EXERCISE REQUIREMENTS:
Count how many lines in the items below contain the word "cleat". Reply with the number alone.

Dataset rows
--- --- ---
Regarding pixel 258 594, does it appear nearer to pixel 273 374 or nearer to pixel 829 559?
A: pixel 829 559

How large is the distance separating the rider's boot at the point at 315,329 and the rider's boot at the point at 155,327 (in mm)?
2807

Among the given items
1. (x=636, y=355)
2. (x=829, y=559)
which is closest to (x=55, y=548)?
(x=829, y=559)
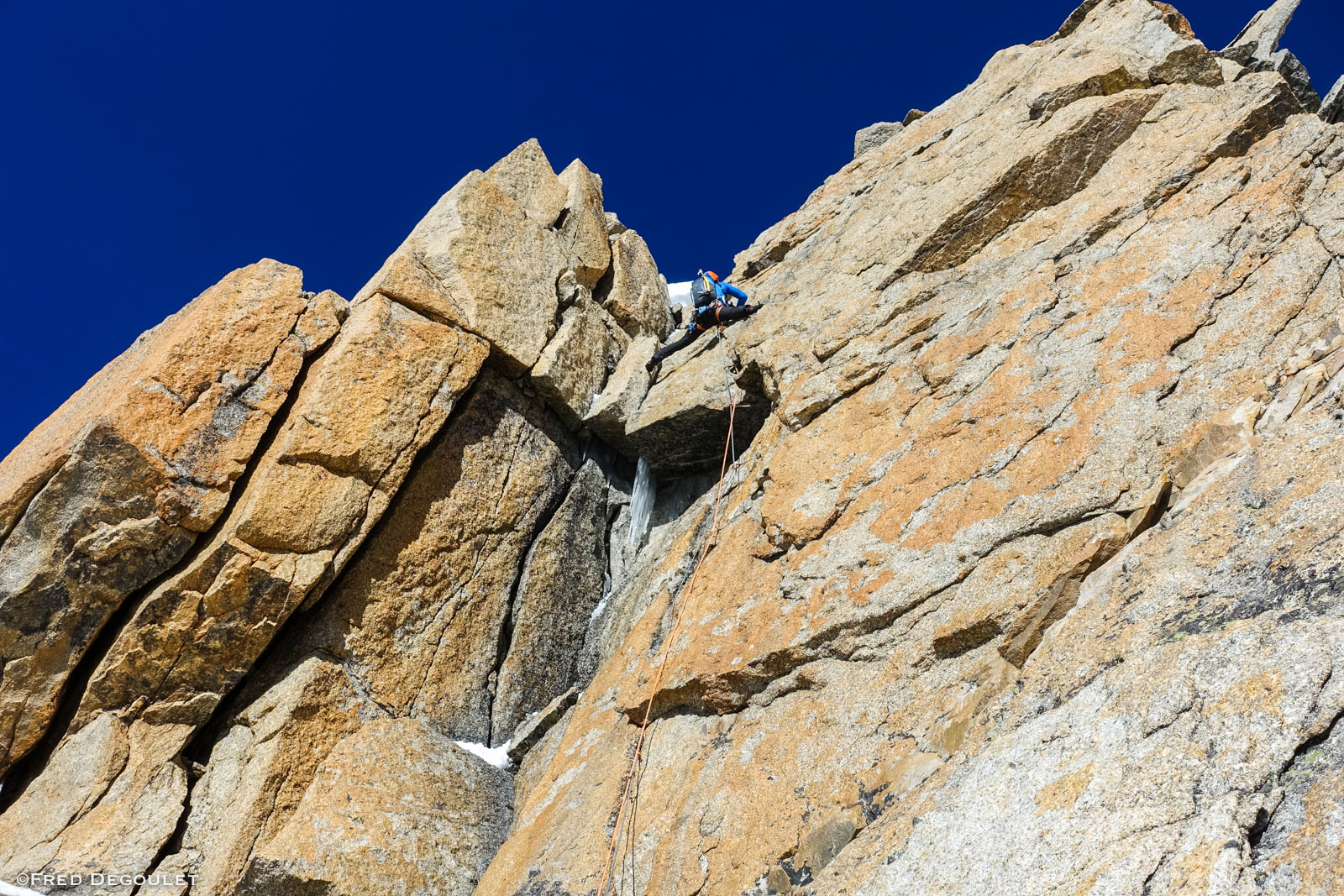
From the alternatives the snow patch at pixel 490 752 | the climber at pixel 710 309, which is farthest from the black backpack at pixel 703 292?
the snow patch at pixel 490 752

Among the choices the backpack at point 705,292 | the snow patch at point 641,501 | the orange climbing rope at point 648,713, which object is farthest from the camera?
the backpack at point 705,292

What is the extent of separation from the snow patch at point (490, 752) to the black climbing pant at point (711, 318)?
6428mm

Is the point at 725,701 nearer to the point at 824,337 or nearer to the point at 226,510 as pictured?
the point at 824,337

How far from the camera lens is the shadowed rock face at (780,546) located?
503 centimetres

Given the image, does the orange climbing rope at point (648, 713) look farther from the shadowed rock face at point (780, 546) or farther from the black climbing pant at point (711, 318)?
the black climbing pant at point (711, 318)

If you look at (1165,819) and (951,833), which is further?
(951,833)

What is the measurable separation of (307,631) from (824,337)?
711 centimetres

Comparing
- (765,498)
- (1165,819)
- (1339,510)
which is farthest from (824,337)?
(1165,819)

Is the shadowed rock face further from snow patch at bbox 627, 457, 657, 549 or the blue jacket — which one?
the blue jacket

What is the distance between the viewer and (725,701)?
26.3 ft

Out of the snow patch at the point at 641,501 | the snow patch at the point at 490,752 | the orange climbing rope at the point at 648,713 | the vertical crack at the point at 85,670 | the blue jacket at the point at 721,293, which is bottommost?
the orange climbing rope at the point at 648,713

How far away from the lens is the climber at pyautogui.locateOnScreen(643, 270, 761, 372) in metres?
14.1

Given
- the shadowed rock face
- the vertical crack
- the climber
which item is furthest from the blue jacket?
the vertical crack

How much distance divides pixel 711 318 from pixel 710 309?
15cm
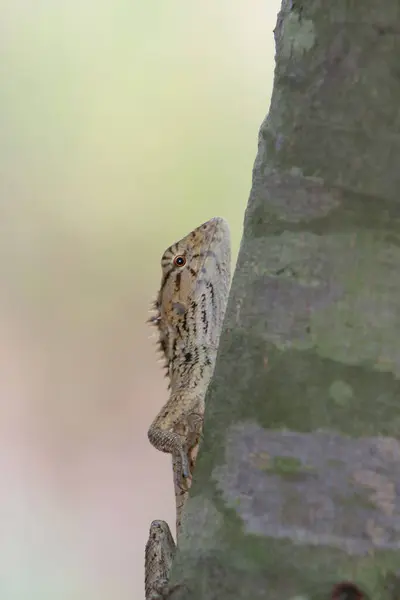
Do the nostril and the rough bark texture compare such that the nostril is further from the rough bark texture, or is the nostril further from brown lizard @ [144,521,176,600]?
brown lizard @ [144,521,176,600]

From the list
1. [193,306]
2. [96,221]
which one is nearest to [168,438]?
[193,306]

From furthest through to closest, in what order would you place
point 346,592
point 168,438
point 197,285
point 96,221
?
point 96,221, point 197,285, point 168,438, point 346,592

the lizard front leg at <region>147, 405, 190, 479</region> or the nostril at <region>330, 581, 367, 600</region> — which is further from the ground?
the lizard front leg at <region>147, 405, 190, 479</region>

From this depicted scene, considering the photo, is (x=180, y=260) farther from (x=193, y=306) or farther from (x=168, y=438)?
(x=168, y=438)

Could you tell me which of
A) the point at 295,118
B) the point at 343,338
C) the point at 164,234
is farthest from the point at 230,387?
the point at 164,234

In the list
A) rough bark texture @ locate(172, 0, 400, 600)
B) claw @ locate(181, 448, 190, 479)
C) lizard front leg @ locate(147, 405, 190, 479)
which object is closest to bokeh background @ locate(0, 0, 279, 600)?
lizard front leg @ locate(147, 405, 190, 479)

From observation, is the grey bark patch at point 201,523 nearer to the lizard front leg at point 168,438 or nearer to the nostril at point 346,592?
the nostril at point 346,592
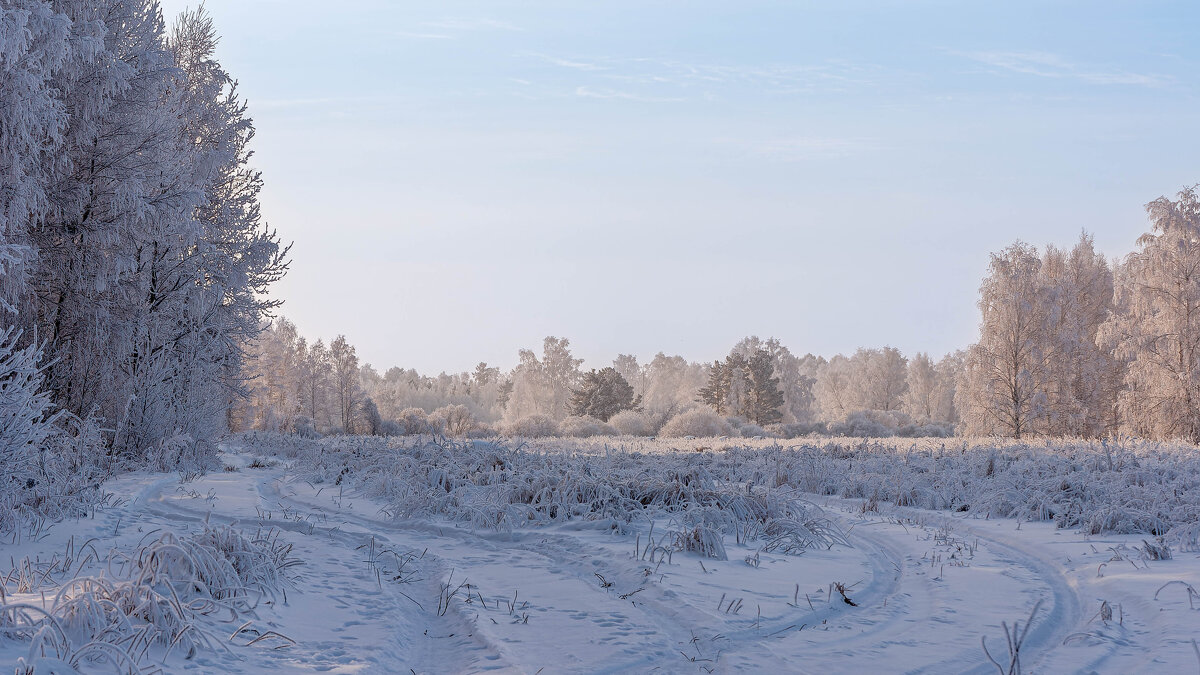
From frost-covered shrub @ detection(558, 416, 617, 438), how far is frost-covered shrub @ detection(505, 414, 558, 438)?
0.51 m

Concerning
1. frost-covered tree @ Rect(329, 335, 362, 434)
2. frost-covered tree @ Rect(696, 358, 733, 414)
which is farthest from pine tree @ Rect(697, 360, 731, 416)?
frost-covered tree @ Rect(329, 335, 362, 434)

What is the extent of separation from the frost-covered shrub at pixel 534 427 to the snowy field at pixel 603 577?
31059 mm

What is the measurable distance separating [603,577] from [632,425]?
38.2m

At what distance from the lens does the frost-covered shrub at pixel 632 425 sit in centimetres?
4356

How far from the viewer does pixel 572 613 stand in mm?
5027

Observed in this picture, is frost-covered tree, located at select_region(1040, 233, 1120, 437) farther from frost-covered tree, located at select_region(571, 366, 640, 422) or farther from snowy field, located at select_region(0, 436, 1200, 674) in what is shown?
frost-covered tree, located at select_region(571, 366, 640, 422)

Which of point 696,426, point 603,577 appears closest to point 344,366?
point 696,426

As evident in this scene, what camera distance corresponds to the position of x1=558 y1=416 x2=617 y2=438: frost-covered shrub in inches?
1585

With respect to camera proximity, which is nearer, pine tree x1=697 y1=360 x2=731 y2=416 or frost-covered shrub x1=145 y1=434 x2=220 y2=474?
frost-covered shrub x1=145 y1=434 x2=220 y2=474

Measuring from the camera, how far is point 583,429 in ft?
133

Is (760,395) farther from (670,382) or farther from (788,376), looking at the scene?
(670,382)

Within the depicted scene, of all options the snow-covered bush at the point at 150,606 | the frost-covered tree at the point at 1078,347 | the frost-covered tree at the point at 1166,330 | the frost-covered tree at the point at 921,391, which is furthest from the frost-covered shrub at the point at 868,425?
the snow-covered bush at the point at 150,606

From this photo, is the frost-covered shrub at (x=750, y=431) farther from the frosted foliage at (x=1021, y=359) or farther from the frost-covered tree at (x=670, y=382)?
the frost-covered tree at (x=670, y=382)

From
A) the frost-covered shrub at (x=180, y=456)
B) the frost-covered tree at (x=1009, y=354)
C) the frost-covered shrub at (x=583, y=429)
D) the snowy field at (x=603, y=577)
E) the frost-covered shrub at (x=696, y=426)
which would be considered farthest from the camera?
the frost-covered shrub at (x=583, y=429)
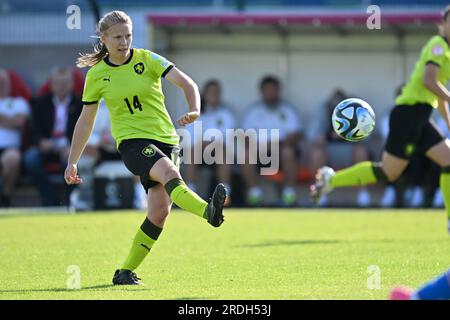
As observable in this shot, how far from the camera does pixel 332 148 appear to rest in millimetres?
19969

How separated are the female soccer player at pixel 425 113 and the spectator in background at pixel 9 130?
326 inches

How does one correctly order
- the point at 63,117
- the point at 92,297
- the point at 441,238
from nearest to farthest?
1. the point at 92,297
2. the point at 441,238
3. the point at 63,117

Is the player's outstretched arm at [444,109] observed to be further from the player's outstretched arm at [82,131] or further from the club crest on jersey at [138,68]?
the player's outstretched arm at [82,131]

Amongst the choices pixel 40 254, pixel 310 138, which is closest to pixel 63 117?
pixel 310 138

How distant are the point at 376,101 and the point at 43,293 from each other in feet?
43.9

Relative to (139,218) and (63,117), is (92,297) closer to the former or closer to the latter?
(139,218)

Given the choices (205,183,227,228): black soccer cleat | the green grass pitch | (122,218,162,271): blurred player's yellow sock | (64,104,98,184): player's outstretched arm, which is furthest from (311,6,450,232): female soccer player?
(205,183,227,228): black soccer cleat

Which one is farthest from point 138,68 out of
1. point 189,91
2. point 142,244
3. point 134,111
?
point 142,244

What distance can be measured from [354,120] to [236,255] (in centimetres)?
180

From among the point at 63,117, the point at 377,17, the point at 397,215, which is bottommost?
the point at 397,215

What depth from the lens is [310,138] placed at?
19922 mm

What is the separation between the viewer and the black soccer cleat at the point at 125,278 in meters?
8.44

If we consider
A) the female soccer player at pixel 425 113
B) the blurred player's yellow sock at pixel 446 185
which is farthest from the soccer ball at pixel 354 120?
the blurred player's yellow sock at pixel 446 185

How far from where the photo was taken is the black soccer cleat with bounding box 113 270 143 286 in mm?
8438
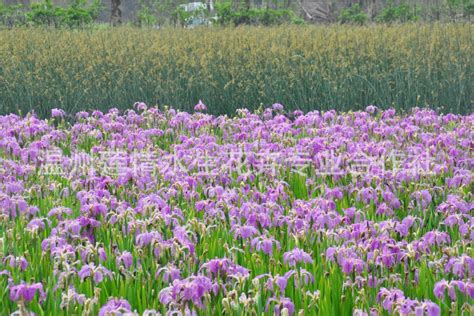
--- --- ---
FULL OUTPUT:
4